◆ Text passage ◆

------

Monday, July 13, 2009


WHAT THE MONSTERS TAUGHT ME: When in the Australian Outback, steer clear of the boar bangers.


Trapper John’s Hunky Foil, the World’s Worst Babysitter-Grampa, the Town Too Tough to Gut, Crocodile Ahab, the Aussie Beavis and Butthead, Miss Boar Derek, a fitting end to Kanga but Piglet got bottled, There Can Be Only One Man-Eating Pig, and will no one think of the wallabies?

More details here.


Jake Cullen (Bill Kerr) is a crusty old kangaroo hunter in the Australian Outback, and one evening his home is attacked by a giant wild boar – a razorback - that kills his Grandson and destroys his home. Branded a murderer by the residents of his town of Gamulla, Jake is alienated and chided for his story about the huge bloodthirsty pig. He then dedicates his life to hunting the pig that ate his family and ruined his life. Two years later, New York journalist Beth Winters (Judy Morris) arrives in the town to film a news story about the annual culling of wayward kangaroo and her approach is decidedly pro-animal, much to the chagrin of the local yokel blokes. After humiliating a couple of psycho slaughterhouse workers Benny (Chris Haywood) and Dicko (David Argue), Beth is run-off the road by the creeps, nearly raped, and left for dead for the razorback to dine on. Months later, Beth’s distraught husband Carl (Gregory Harrison) arrives to investigate the shady circumstances of his wife’s disappearance. He meets the obsessed Jake and his biologist friend Sarah (Arkie Whiteley) who hints that Benny and Dicko may be better help to help him track the land for clues. Suspecting that he is trying to link them to his wife’s death, the two psychos take Carl on a wild wallaby chase and abandon him in the middle of nowhere where he almost starves, hallucinates, and is pestered by pig farts. He is rescued by Sarah who nurtures him back to health, but Jake has been caught in a trap set by Benny and Dicko. As Sarah is close to discovering the location of the elusive and hungry Porky, Carl starts to puts the pieces of his wife’s murder together, but the ultimate solution will require a showdown of epic proportions – one man, one giant pig, and one big ass meat grinder. The late Oscar Mayer would be proud.

------

[Stored lines]
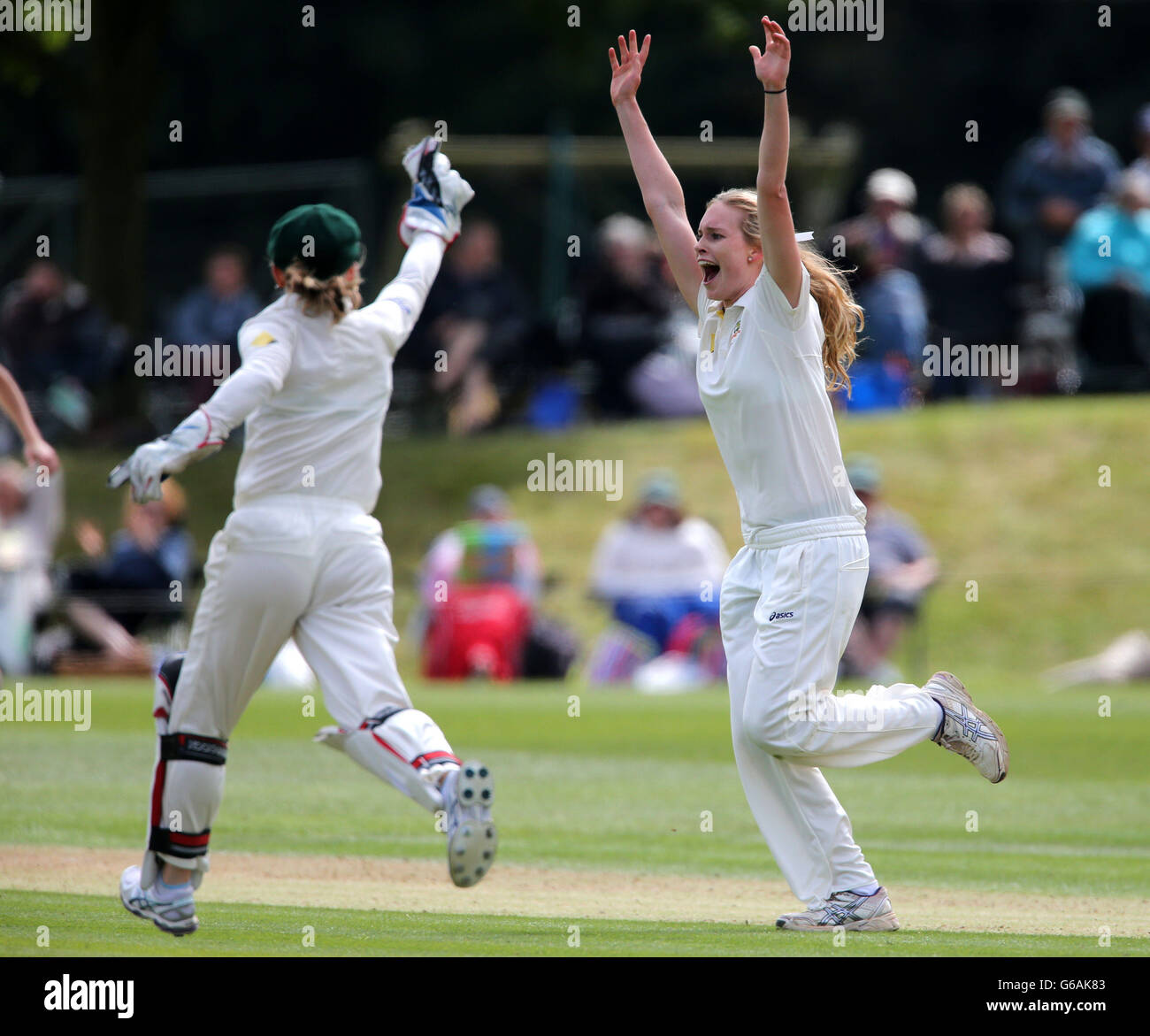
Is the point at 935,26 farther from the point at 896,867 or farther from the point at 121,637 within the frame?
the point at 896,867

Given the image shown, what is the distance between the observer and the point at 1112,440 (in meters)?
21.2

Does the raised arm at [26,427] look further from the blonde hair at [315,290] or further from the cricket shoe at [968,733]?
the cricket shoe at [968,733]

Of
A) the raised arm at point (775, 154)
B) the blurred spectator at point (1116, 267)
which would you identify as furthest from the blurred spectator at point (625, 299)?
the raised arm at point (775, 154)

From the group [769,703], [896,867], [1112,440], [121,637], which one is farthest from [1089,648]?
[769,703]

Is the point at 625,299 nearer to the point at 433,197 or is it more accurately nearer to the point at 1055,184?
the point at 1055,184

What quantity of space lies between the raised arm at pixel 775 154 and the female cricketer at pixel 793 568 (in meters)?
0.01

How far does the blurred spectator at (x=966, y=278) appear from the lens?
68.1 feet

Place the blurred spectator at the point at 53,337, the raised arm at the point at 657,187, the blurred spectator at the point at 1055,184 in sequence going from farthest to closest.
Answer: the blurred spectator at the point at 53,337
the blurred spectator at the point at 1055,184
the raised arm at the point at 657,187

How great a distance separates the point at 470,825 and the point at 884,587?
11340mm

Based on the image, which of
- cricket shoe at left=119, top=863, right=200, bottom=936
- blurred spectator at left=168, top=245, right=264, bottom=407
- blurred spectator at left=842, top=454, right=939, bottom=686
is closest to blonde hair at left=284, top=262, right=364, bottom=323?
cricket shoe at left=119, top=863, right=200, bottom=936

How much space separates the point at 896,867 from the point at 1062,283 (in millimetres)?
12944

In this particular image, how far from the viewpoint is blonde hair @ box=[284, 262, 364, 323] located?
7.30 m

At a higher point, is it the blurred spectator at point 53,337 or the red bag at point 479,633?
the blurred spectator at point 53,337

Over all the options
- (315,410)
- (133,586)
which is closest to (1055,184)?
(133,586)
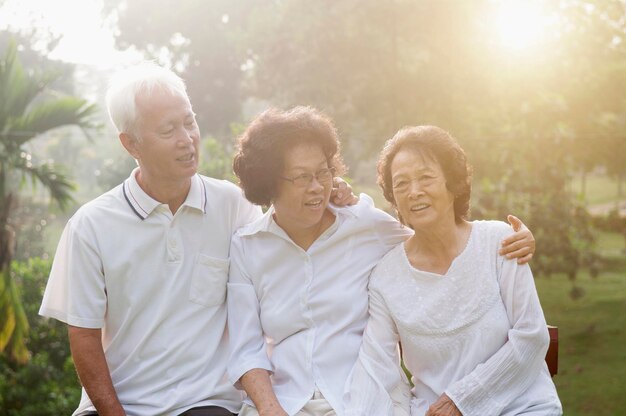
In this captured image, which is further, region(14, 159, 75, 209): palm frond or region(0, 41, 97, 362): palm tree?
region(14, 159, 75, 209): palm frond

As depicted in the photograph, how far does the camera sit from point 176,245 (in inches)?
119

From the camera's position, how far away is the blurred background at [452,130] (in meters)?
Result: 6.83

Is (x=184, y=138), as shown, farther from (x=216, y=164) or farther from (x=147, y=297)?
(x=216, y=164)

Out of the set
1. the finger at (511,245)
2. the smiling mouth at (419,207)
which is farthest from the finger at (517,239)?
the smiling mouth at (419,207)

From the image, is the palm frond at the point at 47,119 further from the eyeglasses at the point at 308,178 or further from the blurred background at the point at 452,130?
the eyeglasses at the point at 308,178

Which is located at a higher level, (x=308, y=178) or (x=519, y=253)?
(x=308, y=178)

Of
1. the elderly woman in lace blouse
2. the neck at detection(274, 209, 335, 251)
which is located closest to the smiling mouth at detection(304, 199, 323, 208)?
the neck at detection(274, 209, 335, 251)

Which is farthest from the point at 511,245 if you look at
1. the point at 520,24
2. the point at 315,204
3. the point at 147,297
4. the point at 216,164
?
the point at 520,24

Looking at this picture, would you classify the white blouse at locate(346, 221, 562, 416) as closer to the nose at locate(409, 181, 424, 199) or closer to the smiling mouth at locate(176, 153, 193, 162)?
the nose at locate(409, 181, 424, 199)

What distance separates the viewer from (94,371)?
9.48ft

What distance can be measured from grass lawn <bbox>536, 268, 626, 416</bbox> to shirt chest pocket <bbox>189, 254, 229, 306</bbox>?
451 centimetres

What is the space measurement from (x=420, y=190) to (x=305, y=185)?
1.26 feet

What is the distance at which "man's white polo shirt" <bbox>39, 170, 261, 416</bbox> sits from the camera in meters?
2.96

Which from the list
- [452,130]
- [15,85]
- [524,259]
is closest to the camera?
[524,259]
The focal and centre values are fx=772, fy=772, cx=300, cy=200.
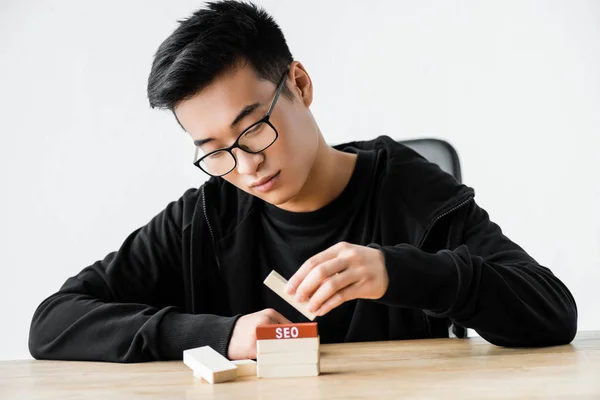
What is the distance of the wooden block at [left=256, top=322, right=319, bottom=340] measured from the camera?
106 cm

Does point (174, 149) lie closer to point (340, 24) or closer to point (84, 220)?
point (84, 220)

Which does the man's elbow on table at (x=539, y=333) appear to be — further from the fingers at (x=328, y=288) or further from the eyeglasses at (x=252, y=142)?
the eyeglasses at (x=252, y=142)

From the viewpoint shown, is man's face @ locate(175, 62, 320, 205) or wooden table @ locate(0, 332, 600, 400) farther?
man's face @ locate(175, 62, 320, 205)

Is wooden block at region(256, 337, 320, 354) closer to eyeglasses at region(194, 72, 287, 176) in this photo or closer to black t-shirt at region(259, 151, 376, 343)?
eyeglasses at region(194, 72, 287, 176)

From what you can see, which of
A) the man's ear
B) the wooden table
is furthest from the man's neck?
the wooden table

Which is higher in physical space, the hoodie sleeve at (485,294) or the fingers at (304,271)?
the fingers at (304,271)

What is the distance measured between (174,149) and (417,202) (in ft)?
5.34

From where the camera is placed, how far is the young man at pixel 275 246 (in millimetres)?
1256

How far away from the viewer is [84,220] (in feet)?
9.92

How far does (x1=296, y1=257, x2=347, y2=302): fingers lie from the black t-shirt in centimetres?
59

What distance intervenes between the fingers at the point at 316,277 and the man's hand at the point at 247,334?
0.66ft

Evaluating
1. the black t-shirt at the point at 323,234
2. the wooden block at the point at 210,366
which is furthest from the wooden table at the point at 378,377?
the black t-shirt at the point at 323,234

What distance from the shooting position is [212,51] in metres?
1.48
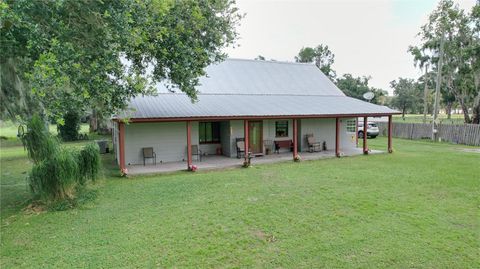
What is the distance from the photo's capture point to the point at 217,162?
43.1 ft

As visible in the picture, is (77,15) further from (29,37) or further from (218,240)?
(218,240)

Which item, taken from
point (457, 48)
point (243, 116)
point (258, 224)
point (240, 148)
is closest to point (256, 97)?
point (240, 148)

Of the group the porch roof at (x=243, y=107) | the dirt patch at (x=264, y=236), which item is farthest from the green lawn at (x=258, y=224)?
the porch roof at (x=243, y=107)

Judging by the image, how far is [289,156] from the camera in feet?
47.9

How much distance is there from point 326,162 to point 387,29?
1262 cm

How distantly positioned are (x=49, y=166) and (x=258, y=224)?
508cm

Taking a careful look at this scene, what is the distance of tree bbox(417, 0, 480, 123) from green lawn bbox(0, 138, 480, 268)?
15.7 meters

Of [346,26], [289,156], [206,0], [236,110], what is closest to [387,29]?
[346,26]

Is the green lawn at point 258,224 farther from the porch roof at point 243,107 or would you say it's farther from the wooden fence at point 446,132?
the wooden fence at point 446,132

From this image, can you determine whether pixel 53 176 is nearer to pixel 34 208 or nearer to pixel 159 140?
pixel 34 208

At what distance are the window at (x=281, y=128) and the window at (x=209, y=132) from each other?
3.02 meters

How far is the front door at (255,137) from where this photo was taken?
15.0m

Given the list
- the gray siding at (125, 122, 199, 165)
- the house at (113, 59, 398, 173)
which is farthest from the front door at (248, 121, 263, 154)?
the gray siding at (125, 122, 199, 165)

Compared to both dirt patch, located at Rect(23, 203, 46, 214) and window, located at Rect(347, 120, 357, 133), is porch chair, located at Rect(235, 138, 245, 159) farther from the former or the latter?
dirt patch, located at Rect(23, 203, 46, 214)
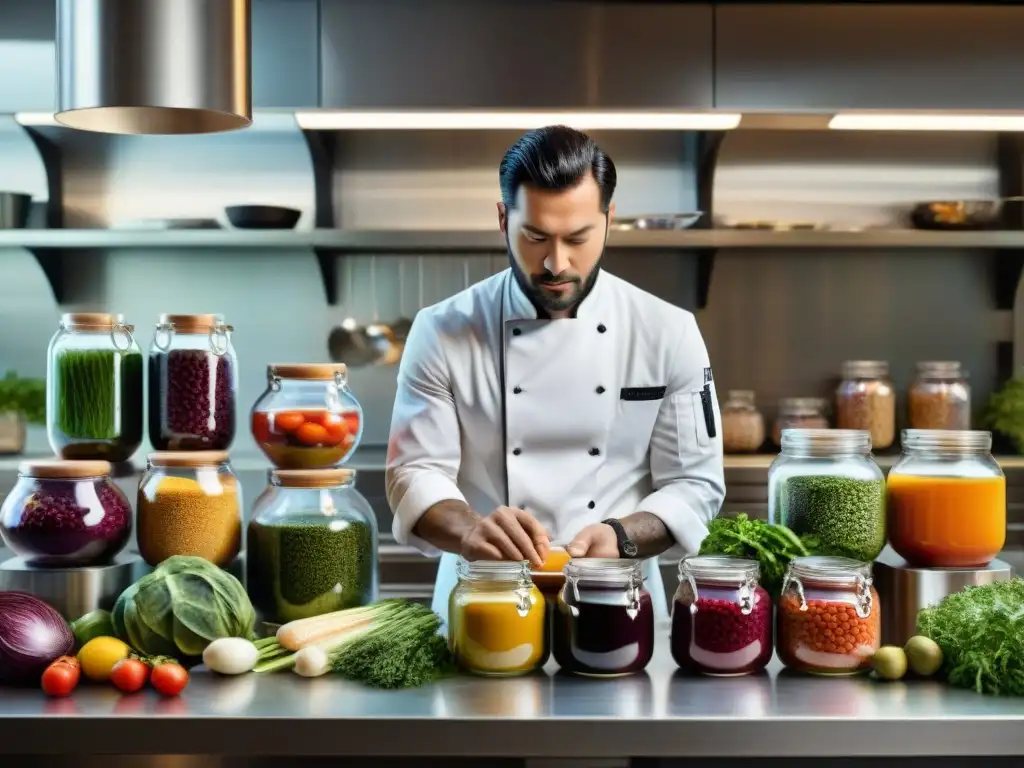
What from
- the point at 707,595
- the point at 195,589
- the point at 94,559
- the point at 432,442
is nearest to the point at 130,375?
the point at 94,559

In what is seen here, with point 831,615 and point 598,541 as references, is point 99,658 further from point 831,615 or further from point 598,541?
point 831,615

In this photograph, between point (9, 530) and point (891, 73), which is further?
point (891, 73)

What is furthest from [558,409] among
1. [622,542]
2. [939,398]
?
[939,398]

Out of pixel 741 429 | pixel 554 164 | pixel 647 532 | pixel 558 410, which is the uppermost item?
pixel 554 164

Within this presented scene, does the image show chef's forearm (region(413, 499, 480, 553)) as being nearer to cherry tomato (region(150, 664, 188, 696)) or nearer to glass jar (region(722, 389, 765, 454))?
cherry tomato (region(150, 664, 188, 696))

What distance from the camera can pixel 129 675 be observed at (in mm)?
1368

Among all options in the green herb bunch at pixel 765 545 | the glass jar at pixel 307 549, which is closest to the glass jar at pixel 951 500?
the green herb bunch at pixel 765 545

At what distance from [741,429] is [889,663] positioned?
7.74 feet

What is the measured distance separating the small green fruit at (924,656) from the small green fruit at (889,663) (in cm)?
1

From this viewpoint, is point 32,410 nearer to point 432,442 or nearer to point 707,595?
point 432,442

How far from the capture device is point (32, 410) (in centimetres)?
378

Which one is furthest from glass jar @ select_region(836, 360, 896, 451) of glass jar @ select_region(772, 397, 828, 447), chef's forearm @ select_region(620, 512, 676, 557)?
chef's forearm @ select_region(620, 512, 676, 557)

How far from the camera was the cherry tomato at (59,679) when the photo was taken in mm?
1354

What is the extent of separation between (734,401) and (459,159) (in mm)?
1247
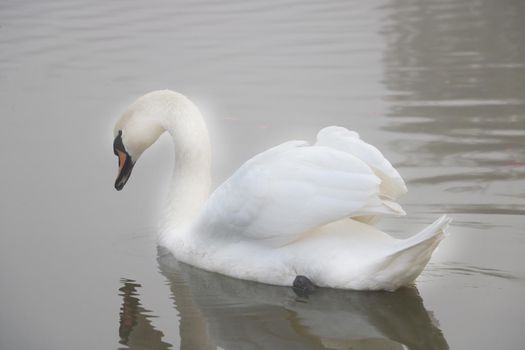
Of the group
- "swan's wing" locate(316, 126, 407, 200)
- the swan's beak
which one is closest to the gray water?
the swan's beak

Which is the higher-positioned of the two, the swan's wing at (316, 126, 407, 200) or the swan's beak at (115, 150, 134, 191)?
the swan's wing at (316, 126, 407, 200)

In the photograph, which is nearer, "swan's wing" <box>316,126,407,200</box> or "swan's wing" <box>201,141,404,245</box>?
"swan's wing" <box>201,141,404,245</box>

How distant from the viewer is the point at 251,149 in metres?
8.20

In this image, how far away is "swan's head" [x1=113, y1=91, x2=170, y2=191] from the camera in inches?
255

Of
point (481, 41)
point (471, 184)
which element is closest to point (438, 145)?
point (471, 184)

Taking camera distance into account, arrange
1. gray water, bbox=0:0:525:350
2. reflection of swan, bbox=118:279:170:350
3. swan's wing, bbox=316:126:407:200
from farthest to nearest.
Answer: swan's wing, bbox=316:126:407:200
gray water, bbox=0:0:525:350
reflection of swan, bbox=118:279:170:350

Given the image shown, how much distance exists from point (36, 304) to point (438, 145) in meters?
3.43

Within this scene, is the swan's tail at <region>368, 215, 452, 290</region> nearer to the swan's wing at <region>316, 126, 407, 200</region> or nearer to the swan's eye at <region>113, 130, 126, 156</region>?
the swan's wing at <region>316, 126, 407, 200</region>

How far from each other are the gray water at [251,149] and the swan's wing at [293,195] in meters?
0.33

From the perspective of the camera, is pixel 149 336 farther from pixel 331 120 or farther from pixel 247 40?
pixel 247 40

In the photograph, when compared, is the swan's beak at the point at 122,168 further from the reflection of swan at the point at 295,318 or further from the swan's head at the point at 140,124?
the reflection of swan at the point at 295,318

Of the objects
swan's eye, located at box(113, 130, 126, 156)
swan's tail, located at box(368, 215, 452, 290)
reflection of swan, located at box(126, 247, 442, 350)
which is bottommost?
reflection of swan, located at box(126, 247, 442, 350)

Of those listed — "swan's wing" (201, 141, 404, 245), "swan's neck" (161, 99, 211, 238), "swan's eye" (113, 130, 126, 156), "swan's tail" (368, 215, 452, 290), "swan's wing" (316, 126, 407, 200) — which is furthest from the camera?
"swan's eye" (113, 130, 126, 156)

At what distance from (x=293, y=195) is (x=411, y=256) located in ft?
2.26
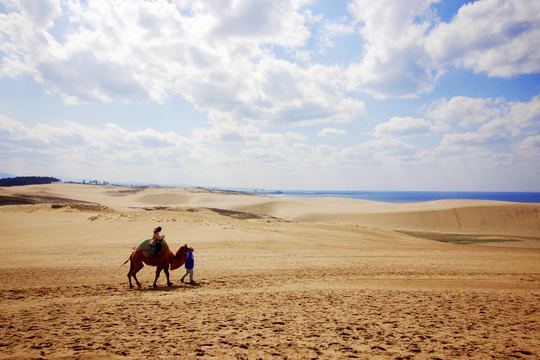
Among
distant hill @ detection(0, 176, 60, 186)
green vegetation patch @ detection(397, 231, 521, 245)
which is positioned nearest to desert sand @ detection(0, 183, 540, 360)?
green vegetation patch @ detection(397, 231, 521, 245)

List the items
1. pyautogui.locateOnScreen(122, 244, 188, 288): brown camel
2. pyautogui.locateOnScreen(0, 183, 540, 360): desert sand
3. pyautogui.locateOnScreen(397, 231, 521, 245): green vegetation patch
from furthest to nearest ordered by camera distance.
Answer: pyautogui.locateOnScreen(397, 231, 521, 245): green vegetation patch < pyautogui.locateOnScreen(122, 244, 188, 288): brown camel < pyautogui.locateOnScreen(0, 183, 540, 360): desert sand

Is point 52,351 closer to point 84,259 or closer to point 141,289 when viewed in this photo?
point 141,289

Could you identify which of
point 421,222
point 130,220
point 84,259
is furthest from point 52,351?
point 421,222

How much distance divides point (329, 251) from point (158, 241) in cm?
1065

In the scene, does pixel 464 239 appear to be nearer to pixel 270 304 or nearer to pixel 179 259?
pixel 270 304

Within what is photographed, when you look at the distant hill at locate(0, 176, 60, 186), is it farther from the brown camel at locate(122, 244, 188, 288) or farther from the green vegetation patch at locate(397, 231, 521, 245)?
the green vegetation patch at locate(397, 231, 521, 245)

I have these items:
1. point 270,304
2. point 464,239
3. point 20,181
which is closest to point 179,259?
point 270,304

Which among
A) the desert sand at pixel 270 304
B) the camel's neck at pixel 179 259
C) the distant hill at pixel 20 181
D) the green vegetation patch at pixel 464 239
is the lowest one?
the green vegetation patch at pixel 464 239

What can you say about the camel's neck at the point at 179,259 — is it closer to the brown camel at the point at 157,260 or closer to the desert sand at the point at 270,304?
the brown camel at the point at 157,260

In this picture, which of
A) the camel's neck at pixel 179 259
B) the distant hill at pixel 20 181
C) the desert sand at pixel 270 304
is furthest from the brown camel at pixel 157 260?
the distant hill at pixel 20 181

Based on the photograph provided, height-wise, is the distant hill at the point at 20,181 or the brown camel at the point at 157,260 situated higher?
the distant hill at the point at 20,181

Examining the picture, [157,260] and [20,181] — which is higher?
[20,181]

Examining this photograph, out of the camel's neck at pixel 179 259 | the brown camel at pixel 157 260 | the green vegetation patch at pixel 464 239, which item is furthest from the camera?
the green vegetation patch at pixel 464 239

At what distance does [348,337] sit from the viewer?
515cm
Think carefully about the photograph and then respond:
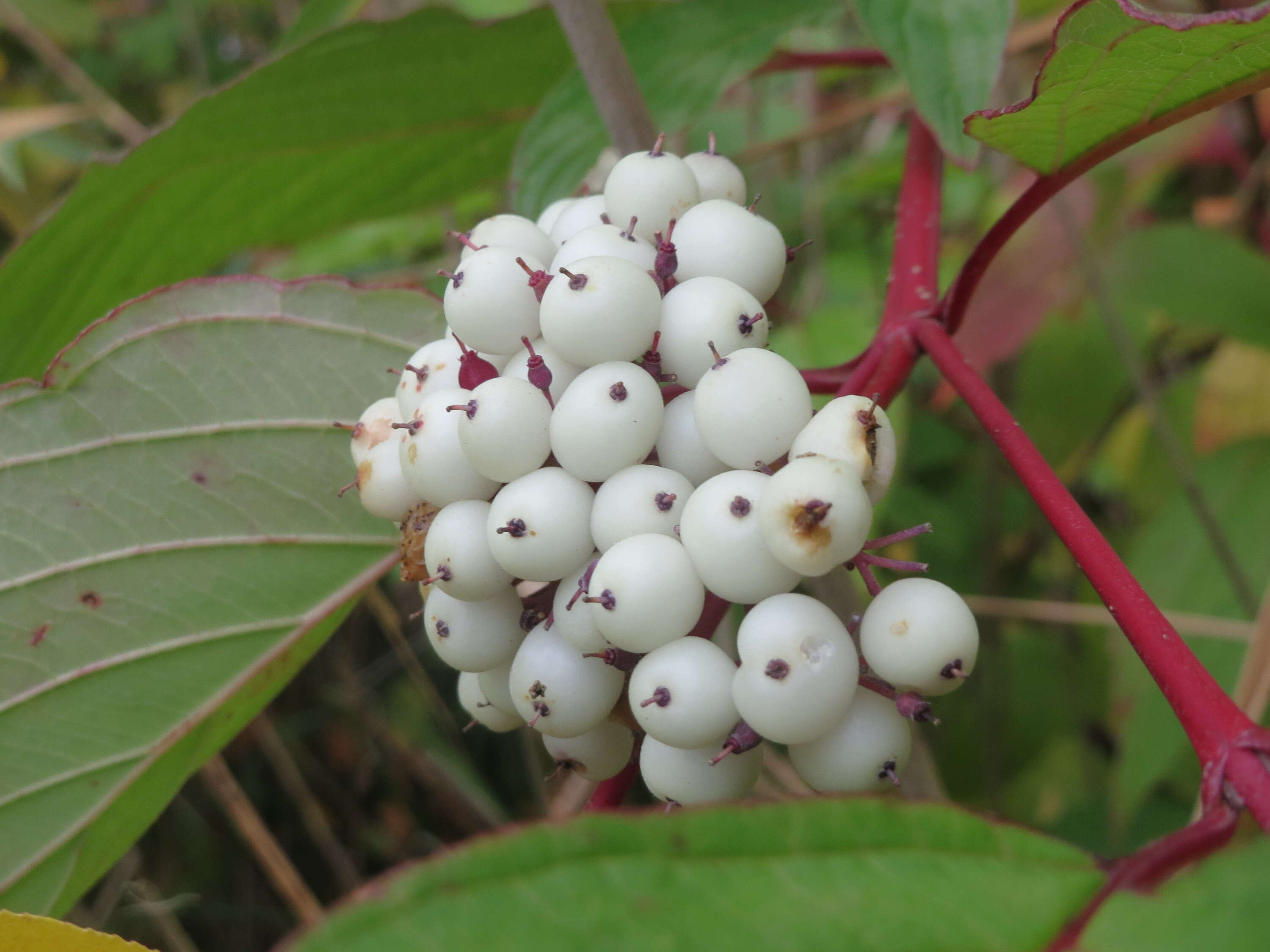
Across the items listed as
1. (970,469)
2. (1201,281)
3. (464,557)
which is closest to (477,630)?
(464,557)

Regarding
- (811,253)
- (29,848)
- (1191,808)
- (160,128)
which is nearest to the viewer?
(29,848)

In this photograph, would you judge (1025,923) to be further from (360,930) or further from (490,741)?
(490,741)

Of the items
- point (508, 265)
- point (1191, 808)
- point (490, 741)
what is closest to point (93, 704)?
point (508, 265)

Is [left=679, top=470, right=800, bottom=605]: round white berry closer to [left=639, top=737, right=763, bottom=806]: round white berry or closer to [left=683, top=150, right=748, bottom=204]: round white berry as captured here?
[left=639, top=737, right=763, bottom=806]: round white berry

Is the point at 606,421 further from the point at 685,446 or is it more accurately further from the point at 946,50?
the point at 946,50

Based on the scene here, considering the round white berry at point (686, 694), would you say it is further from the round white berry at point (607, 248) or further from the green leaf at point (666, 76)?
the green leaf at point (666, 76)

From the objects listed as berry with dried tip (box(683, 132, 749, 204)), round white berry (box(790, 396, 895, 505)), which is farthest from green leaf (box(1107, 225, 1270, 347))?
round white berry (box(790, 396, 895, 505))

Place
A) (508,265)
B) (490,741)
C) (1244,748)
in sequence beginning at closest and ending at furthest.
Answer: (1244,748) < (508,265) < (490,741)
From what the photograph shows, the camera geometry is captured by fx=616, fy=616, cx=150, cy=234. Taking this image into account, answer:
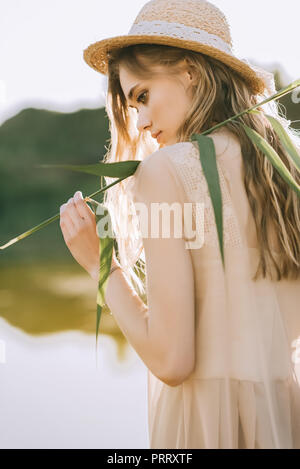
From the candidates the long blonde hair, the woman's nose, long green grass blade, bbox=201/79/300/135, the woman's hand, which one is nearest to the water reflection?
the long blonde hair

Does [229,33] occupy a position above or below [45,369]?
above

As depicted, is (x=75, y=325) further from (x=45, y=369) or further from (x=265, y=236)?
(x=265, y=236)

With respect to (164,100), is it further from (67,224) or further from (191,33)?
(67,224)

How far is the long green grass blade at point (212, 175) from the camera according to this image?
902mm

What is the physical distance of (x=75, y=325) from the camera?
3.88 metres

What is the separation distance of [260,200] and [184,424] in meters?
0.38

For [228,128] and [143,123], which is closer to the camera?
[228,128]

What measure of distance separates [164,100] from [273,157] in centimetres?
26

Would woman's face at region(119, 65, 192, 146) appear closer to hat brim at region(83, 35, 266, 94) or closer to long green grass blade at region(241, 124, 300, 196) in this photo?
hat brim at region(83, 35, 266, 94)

------

◆ Your goal ◆
Rewrite the text passage starting with "WHAT THE MONSTERS" and going on through "of the wallabies?", putting "Kangaroo Ahab" in place of "Crocodile Ahab".

◆ Output of the exercise ◆
WHAT THE MONSTERS TAUGHT ME: When in the Australian Outback, steer clear of the boar bangers.


Trapper John’s Hunky Foil, the World’s Worst Babysitter-Grampa, the Town Too Tough to Gut, Kangaroo Ahab, the Aussie Beavis and Butthead, Miss Boar Derek, a fitting end to Kanga but Piglet got bottled, There Can Be Only One Man-Eating Pig, and will no one think of the wallabies?